Unsinn und Falschheiten wie:

  • Atheisten haben keine Moral (oder keine Gründe, eine zu haben)
  • Atheisten sind alle Nihilisten
  • Atheisten glauben auch nur
  • Atheismus ist eine Religion
  • Atheisten sind felsenfest davon überzeugt, dass es keinen Gott gibt
  • Atheisten sind davon überzeugt, dass alles aus dem Nichts entstanden sind
  • Atheisten glauben an den Zufall
  • Atheisten glauben an die Wissenschaft
  • … und dergleichen mehr.

Dann wundert man sich, wenn sich Atheisten plötzlich zu Wort melden. Eigentlich müsste die erste Antwort auf jede religiöse Frage zunächst von einem Atheisten kommen, damit die Gläubigen wissen: Achtung, es sind Atheisten anwesend, wir müssen uns jetzt mit Verleumdungen und Unterstellungen etwas zurückhalten. Denn wenn man sieht, was so an Falschheiten über uns mit einer Selbstverständlichkeit verbreitet wird, bei der man nicht weiß, ob Ignoranz oder Rechthaberei gerade die Oberhand hat, dann graust es einen.

Bei uns herrscht Meinungsfreiheit, erkämpft übrigens auch von Atheisten. Der erste König in Europa, der Religionsfreiheit zuließ, war Friedrich der Große, bekennender Atheist. Wir können nicht jeden Unsinn unwidersprochen im Raum stehen lassen, darauf hoffen die Esoteriker, Obskurantisten und sonstige Gläubige natürlich. Pech gehabt.

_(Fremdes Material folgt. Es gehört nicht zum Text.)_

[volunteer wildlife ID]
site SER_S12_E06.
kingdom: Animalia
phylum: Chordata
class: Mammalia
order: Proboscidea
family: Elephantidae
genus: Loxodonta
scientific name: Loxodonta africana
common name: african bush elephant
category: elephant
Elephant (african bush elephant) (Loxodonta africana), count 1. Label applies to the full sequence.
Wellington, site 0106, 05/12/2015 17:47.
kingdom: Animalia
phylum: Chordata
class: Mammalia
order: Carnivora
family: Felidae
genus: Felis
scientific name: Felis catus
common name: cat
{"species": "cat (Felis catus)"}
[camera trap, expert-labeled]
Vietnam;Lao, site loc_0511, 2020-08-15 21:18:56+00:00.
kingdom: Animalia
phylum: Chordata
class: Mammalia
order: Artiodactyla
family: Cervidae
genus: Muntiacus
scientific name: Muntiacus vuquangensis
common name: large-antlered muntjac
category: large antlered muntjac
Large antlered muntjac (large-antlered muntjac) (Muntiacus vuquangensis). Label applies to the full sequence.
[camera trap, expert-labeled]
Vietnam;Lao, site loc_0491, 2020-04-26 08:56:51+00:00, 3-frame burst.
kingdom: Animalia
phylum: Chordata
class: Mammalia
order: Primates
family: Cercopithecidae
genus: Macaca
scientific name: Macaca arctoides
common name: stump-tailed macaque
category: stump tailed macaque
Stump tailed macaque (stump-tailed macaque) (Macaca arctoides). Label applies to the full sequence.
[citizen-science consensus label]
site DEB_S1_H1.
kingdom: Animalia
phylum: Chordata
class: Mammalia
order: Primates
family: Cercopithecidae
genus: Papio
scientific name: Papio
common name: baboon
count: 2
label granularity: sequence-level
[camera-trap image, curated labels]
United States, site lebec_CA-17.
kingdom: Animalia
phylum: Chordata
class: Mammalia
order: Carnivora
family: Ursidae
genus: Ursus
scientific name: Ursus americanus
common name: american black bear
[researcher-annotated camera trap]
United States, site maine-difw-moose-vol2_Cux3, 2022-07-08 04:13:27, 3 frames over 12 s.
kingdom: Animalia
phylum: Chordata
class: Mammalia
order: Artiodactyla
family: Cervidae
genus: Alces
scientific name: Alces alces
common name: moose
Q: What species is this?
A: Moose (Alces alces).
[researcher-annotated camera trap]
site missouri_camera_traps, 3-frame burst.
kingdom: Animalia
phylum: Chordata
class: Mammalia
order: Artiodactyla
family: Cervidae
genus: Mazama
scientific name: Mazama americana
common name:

Das wird nicht passieren, findet Euch damit ab.

Es gibt nämlich ein gewaltiges Problem in unserer Gesellschaft. Die Gläubigen meinen, das Hauptproblem der Menschen sei ihre Moral. Genauer: Dass nicht jeder ihre Moral unhinterfragt übernimmt. Aber sehen wir uns ein Beispiel an:

Im Jahr 2020 sind 220 Menschen in Deutschland ermordet worden. Das ist ein moralisches Problem, verursacht durch menschliche Bösartigkeit. Da nicht jeder Mord unbedingt als solcher erkannt wird, runden wir großzügig auf 250 auf.

Im selben Zeitraum kamen alleine im Straßenverkehr 2.500 Menschen ums Leben, von den vielen Verletzten nicht zu reden, die oft ein Leben lang mit den Folgen zu kämpfen haben. Es kommen, nur im Straßenverkehr, also zehnmal so viele Menschen ums Leben als durch Boshaftigkeit. Niemand setzt sich in ein Auto und plant, jemanden umzubringen -- und wenn, zählt das ohnehin zu den Morden, nicht zu den Verkehrstoten. Nein, Unfälle passieren, weil die Menschen schlechte Entscheidungen treffen, aus dem Bauch heraus urteilen, ihren Verstand nicht einschalten, irgendeinen Glauben haben. Viele steigen betrunken in ein Auto, weil sie glauben „bisher ist ja noch nie etwas passiert“. Kurz, man kann sagen, dass durch Dummheit zehnmal so viele Menschen sterben als durch böse Absicht.

Aber darüber redet man nicht. Vernünftiges Denken könnte viele dieser Probleme vermeiden helfen. Wer vernünftig ist, steigt nicht betrunken in ein Auto. Punkt.

Man müsste also vernünftiges Denken fördern. Aber da sind die Religionen vor, denen passt das überhaupt nicht. Die mögen es schon nicht, wenn jemand nur sagt, er sei anderer Ansicht (siehe Eingangsfrage). Die allgemeine menschliche Unvernunft vernichtet nicht nur menschliches Leben, ohne dass sich die Verbreiter der Unvernunft da einen Kopf machen. Sie richtet auch einen enormen wirtschaftlichen Schaden an. In der Politik sieht man das deutlicher als bei sich selbst, das ist aber Teil der allgemeinen Unvernunft.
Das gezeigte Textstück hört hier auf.